“Everyone is born creative; everyone is given a box of crayons in kindergarten. Then when you hit puberty they take the crayons away and replace them with dry, uninspiring books on algebra, history, etc. Being suddenly hit years later with the ‘creative bug’ is just a wee voice telling you, ‘I’d like my crayons back, please.” – Hugh MacLeod
Admit it. Don’t you sometimes wish you could have your first box of crayons back? And all the innocent creativity that came with them?
I don’t know about you, but it was love at first sniff for me.
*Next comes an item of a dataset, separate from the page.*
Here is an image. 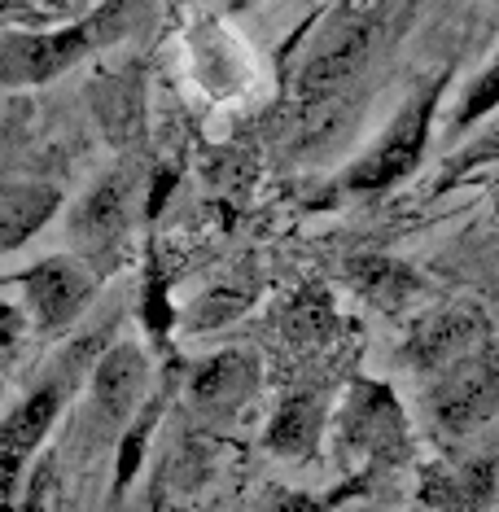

Then, it was the magic of choice with a world of color at my fingertips. For the first time in my young life I could choose a color. Blend a color. Shade. Highlight. Even outline a color with another color. My own little kingdom of color invited in newsprint paper, coloring books, tracing paper, connect the dots and my first mural that spanned the length of Aunt Rosemary’s hallway. I am told her attempt to correct the self-appointed 4 year old muralist failed when she finished with, “Now, are ever going to do that again young lady?” and I replied, “I will if you want me to.” (Am thinking I must have sniffed a whole box of crayons that day as I don’t remember the “color like no one is watching” incident.)
My adults must have recognized that I had a creative spirit that could no longer be contained in a box of 24 as I was entrusted with THE BIG BOX. You know the one. 64 crayons complete with the built-in sharpener. Now, not only could I choose more colors but I could also choose the thickness of my lines!
And, if that wasn’t enough to be excited about, it was in this box that I discovered a magical color called periwinkle. When you placed it next to blue it looked purple and when you placed it next to purple it looked blue. That is when the power of choice and observation invited me to open the door to consider other paradoxical and equally enchanting dimensional possibilities that life had to offer.
As adults in a techno-society that now underestimates the power packed inside something as sweetly simple as a box of crayons, LETS NOT FORGET! The next time you see a child pick up a crayon consider what you are witness to. All the sensory gears that set into motion with that very personal magical moment of choice. (It might just be their first.) Who knows, you might just want to join them to tap into some of that “in the now” innocence for yourself. We are never too old to play with crayons. Me, I still have my box of 64 … and yes, I still sniff.
What was your favorite magic wand as a child? Is it still? PSST: Were you a “sniffer,” too?